The title of this blog (In Search of a New Alcuin) means exactly what it says. I don’t suggest that I am a new Alcuin. On the contrary, I am dimly aware of the need for such a figure, and am trying to start a process through which, just conceivably, he may emerge. He will not be a person, I shouldn’t imagine, but a coherent series of ideas held and defended by a sufficient number of people that they stand a chance of becoming orthodox, and therefore of being considered for implementation. I remember Alcuin because he also sought ways to educate the young. I imagine he experienced at least some of the same problems education has now, especially politics, but he had the advantage of working almost from scratch, and of being able to develop a system with clearly defined goals, large resources, and relatively few preconceptions.
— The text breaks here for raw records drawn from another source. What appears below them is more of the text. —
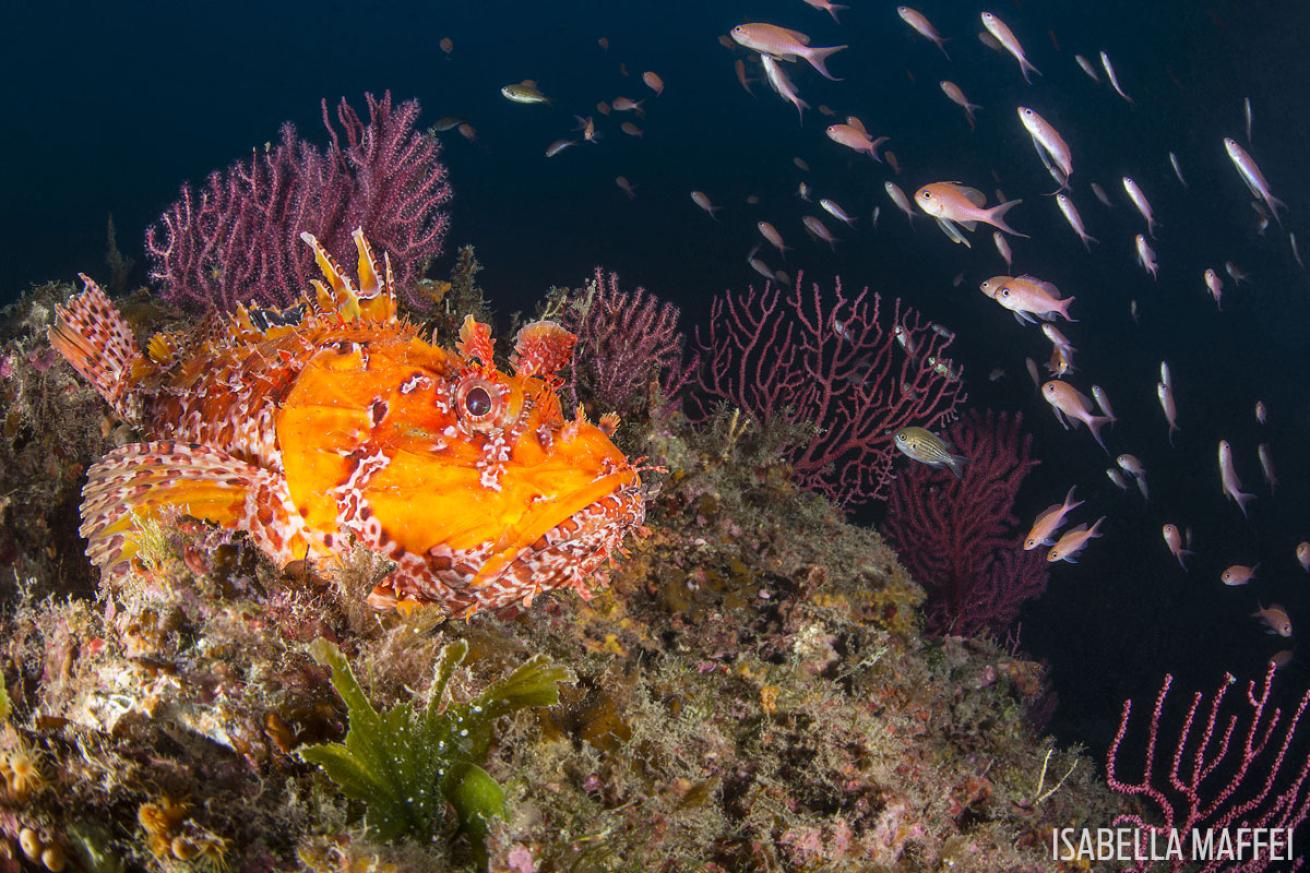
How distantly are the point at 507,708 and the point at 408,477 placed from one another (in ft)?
3.03

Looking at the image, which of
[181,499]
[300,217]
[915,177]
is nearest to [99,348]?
[181,499]

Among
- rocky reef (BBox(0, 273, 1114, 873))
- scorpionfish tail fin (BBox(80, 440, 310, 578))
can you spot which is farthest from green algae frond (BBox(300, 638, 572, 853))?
scorpionfish tail fin (BBox(80, 440, 310, 578))

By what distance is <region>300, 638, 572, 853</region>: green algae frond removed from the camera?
1.93m

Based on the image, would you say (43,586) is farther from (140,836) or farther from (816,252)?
(816,252)

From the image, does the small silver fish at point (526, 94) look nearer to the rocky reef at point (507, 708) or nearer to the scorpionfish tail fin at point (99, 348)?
the rocky reef at point (507, 708)

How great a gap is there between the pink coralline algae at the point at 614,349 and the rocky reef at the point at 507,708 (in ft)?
1.44

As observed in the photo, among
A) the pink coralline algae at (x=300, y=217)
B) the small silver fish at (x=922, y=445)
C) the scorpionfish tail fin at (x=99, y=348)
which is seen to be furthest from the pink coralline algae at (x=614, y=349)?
the small silver fish at (x=922, y=445)

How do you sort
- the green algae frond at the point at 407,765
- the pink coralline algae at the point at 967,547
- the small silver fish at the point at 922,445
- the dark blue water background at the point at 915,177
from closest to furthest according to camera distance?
the green algae frond at the point at 407,765
the small silver fish at the point at 922,445
the pink coralline algae at the point at 967,547
the dark blue water background at the point at 915,177

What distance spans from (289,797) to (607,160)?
7051 centimetres

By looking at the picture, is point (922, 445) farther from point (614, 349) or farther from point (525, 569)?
point (525, 569)

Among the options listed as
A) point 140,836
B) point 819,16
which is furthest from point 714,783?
point 819,16

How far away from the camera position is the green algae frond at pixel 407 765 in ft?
6.35

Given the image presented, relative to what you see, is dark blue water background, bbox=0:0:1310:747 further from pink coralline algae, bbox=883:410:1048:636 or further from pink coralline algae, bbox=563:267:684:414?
pink coralline algae, bbox=563:267:684:414

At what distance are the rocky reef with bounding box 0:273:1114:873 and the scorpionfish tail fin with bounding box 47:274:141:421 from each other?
494 millimetres
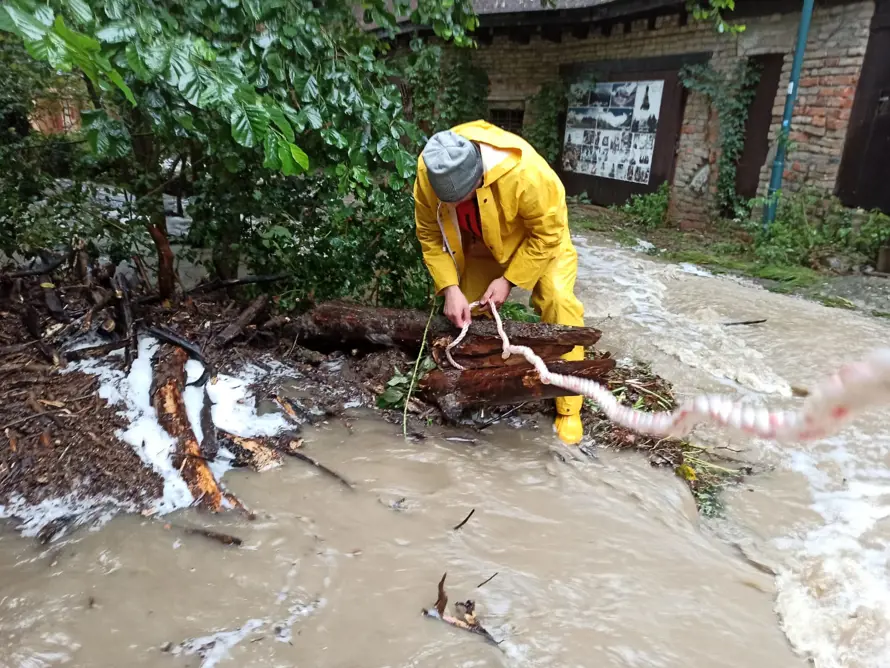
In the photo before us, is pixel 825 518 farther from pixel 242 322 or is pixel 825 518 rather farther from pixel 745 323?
pixel 242 322

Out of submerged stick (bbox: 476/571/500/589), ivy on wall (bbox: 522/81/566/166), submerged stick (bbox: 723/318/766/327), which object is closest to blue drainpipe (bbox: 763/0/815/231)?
submerged stick (bbox: 723/318/766/327)

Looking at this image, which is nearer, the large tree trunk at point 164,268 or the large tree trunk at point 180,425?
the large tree trunk at point 180,425

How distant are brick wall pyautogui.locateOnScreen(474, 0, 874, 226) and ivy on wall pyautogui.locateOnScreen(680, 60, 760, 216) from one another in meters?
0.16

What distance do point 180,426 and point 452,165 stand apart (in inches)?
69.4

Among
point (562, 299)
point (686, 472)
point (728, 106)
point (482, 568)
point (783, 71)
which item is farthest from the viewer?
point (728, 106)

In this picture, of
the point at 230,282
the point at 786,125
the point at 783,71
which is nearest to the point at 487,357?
the point at 230,282

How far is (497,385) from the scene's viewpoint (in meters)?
3.21

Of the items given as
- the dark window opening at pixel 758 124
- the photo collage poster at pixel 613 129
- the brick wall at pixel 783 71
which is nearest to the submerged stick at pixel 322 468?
the brick wall at pixel 783 71

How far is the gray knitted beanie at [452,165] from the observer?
2.92m

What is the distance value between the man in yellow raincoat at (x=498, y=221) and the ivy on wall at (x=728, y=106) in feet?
21.1

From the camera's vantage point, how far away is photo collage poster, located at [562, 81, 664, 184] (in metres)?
10.1

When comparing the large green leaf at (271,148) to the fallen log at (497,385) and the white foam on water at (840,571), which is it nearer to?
the fallen log at (497,385)

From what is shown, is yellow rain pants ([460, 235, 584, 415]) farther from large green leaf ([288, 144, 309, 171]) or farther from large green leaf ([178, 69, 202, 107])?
large green leaf ([178, 69, 202, 107])

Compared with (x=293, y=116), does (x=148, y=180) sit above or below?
below
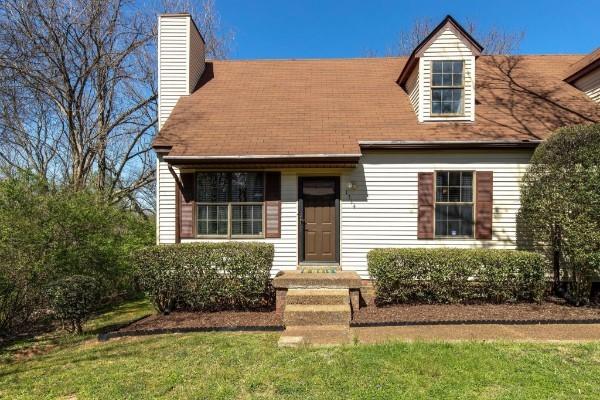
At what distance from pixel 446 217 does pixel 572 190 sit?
2379 millimetres

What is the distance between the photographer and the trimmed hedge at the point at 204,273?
6.73m

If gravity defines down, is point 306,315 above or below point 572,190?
below

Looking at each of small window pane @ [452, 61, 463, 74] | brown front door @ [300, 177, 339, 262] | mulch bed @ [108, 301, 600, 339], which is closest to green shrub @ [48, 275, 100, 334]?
mulch bed @ [108, 301, 600, 339]

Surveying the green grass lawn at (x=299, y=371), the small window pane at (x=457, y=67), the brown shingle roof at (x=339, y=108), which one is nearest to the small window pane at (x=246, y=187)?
the brown shingle roof at (x=339, y=108)

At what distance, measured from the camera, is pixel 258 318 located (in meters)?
6.28

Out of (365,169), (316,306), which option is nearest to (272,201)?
(365,169)

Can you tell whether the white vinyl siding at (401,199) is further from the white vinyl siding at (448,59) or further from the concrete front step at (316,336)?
the concrete front step at (316,336)

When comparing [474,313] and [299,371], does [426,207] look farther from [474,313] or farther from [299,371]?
[299,371]

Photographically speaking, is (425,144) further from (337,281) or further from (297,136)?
(337,281)

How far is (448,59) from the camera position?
8539 mm

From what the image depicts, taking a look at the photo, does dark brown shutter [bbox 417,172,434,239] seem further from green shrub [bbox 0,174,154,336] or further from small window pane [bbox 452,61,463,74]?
green shrub [bbox 0,174,154,336]

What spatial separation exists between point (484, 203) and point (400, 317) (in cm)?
359

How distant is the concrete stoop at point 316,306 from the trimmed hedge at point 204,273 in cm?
54

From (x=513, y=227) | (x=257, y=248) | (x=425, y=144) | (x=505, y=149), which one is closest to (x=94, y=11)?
(x=257, y=248)
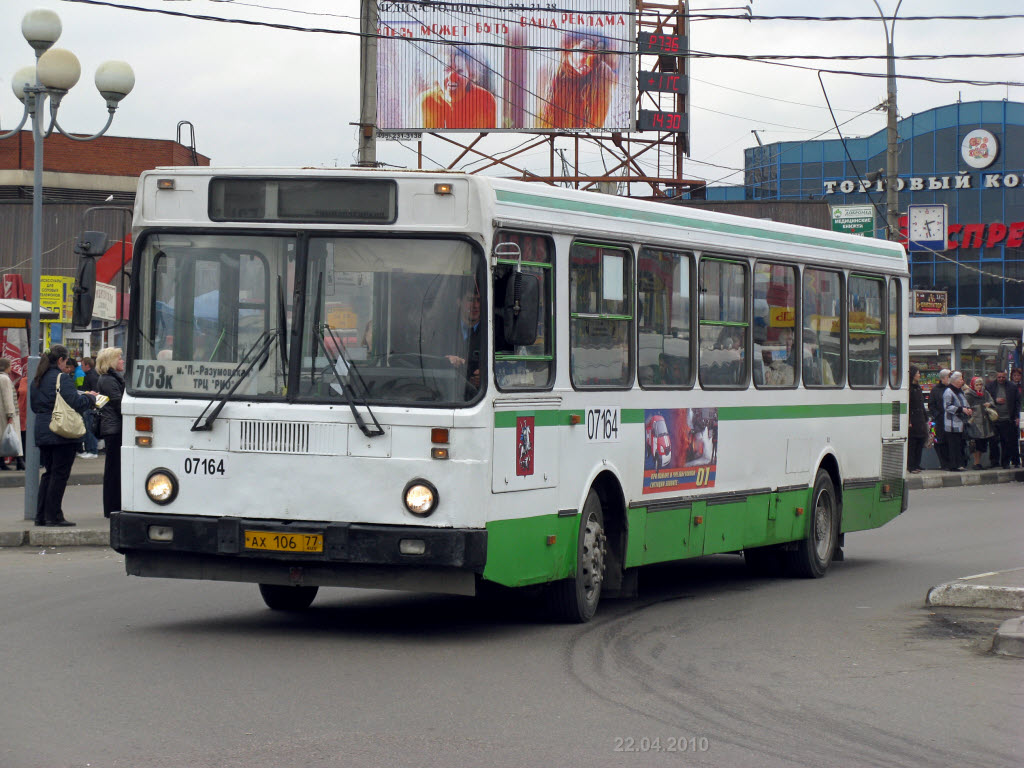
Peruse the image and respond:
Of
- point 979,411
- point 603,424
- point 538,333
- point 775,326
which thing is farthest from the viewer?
point 979,411

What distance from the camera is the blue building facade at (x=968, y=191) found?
64000 mm

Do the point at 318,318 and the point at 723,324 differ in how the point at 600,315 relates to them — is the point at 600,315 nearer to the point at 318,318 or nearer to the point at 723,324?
the point at 723,324

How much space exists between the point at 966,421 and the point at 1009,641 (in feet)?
64.3

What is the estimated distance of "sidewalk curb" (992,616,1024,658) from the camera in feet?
30.4

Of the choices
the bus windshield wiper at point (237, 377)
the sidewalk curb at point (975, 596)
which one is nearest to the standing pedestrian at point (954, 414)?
the sidewalk curb at point (975, 596)

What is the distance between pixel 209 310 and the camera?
31.2 ft

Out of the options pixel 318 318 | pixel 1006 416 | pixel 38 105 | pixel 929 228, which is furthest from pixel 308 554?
pixel 929 228

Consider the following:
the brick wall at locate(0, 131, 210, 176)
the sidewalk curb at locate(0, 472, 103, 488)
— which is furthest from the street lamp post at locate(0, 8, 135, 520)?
the brick wall at locate(0, 131, 210, 176)

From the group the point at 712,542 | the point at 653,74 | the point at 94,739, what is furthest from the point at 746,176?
the point at 94,739

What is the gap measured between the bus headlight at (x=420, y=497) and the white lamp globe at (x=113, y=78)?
486 inches

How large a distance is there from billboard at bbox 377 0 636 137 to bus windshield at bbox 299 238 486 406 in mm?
25970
The problems with state education today are many, and may all be said to derive, directly or indirectly, from forgetting the reasons for having such a system in the first place. To create something based on those reasons, whose only purpose is to serve those goals, will require that all the other motivations and purposes that have crowded out the supposed intentions, be recognised and removed from the process.

Wednesday, 24 September 2014

The Search for a New Alcuin

In all the wealthier countries of the world children are forced to spend much of their childhood in circumstances of semi-imprisonment and hard labour under the nominal charge, command and control of people appointed by the government for the purpose. Most children would change some aspects of this experience, and many would, at some point, prefer to stop experiencing it at all. This is generally accepted as a good thing, presumably because people don't think about it very much, and in any case, it has always been that way. As soon as you compare the price paid by children with the benefit they gain from it, you should realize that sacrificing 10-12 years of their youth in order to learn to read and write and add up, and acquire a rudimentary knowledge of some aspects of the world, which is all that most do get out of their education, is absurd. Further compare this with the reasons given by governments for forcing children to do this, and the promises they make about the benefits, and you will see that these things do not match. There is a serious problem then, which I have been observing from within for many years. Children waste their childhood for empty promises backed by force against them and their parents. This is a stark way of putting it, but it is true. The idea of this blog is to present and discuss some of my ideas about the purpose of education, the problems that currently exist with it , and how they might be solved. It's going to be messy, I warn you now. I don't have the time I would need or want to construct the argument from scratch in a coherent way. In fact one of the reasons I have started this blog is to use it to put it al together and turn it into a book, which I don't seem able to do any other way. It may never happen. There will be repetition, jumping from place to place, incoherence, randomly interploated posts about hedgehogs and my rural wanderings, possible also about cricket, football and baseball, and 1970 sitcoms. I do not know everything and I am not always right. I hope that a conversation might develop around the blog, and between us we can work out what is wrong, and come up with practical solutions that might stand some chance of being accepted by those who decide these things. It doesn't matter how right you are if no one's listening.